> [Your objective] Below are some records; repeat them all exactly, minus the pictures.
· · · ·
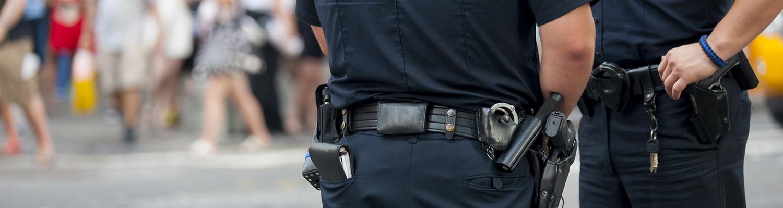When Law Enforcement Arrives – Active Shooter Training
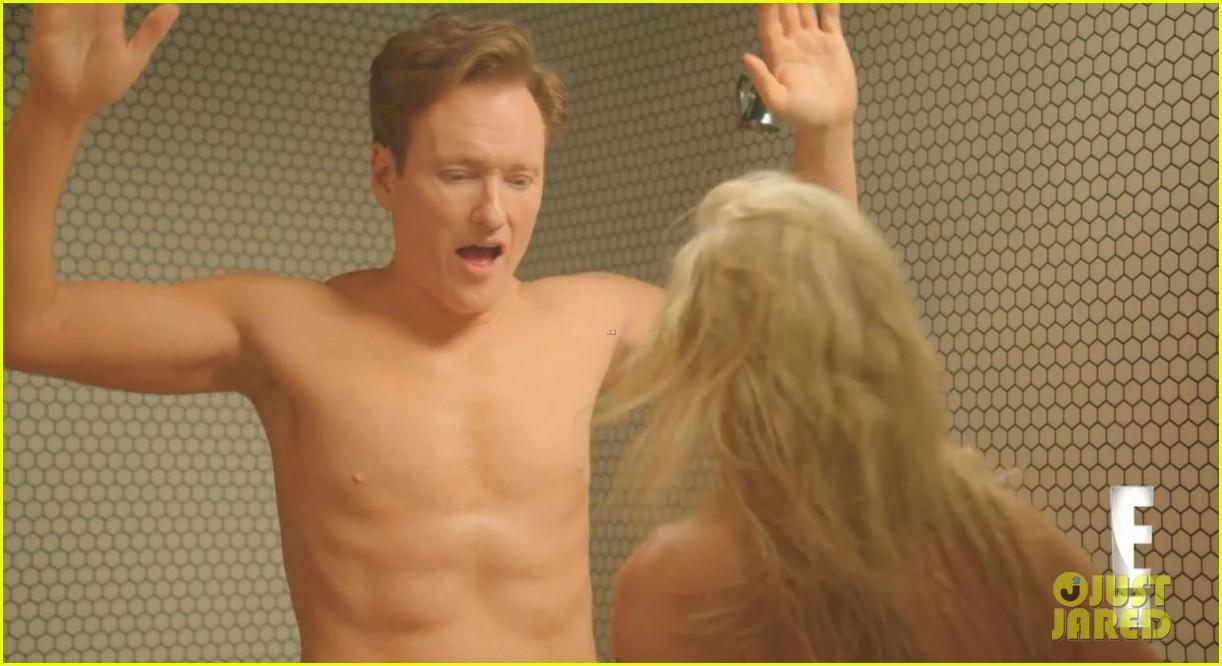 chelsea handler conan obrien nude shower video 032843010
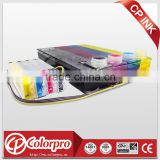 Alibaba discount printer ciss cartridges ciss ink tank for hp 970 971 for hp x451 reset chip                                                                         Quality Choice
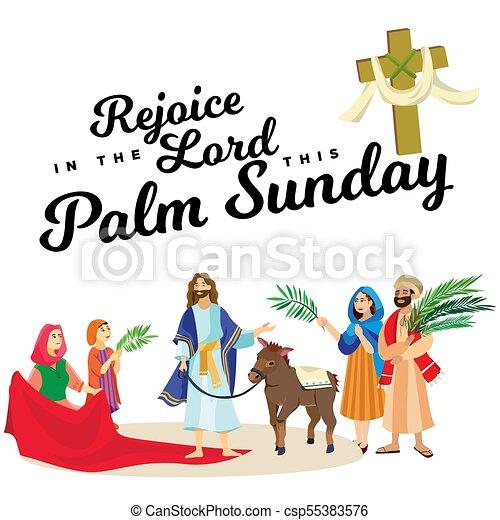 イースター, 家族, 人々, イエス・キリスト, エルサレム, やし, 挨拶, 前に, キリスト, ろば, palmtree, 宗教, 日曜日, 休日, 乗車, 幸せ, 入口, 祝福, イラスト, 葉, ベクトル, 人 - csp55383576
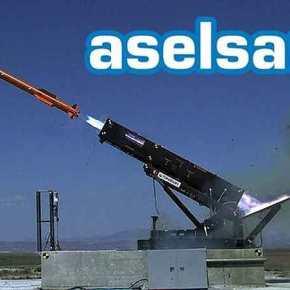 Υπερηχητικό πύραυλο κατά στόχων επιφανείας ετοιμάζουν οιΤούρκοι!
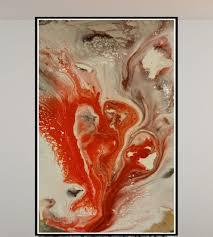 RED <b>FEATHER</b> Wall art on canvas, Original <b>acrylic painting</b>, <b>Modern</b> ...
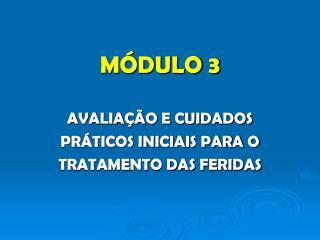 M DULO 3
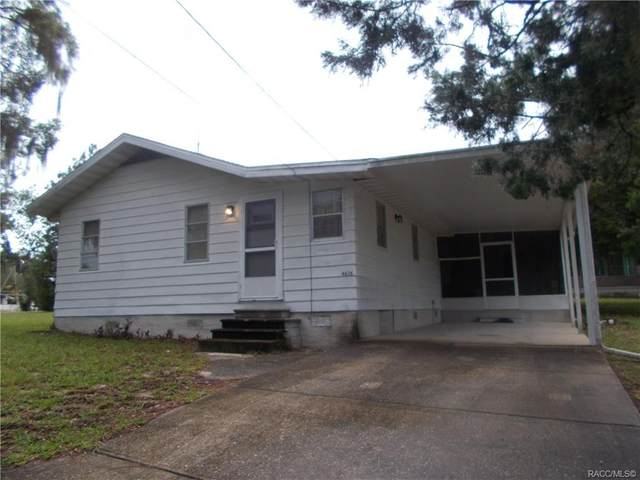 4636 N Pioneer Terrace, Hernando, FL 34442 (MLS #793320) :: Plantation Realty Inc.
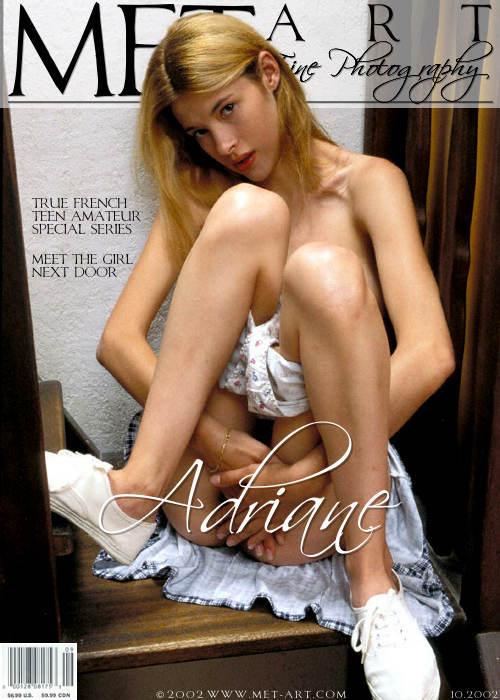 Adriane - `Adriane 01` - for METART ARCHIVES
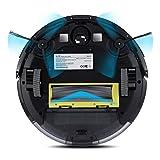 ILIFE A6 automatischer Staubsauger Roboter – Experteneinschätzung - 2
· · · ·
> [Output for this task]
When Law Enforcement Arrives – Active Shooter Training
 chelsea handler conan obrien nude shower video 032843010
 Alibaba discount printer ciss cartridges ciss ink tank for hp 970 971 for hp x451 reset chip                                                                         Quality Choice
 イースター, 家族, 人々, イエス・キリスト, エルサレム, やし, 挨拶, 前に, キリスト, ろば, palmtree, 宗教, 日曜日, 休日, 乗車, 幸せ, 入口, 祝福, イラスト, 葉, ベクトル, 人 - csp55383576
 Υπερηχητικό πύραυλο κατά στόχων επιφανείας ετοιμάζουν οιΤούρκοι!
 RED <b>FEATHER</b> Wall art on canvas, Original <b>acrylic painting</b>, <b>Modern</b> ...
 M DULO 3
 4636 N Pioneer Terrace, Hernando, FL 34442 (MLS #793320) :: Plantation Realty Inc.
 Adriane - `Adriane 01` - for METART ARCHIVES
 ILIFE A6 automatischer Staubsauger Roboter – Experteneinschätzung - 2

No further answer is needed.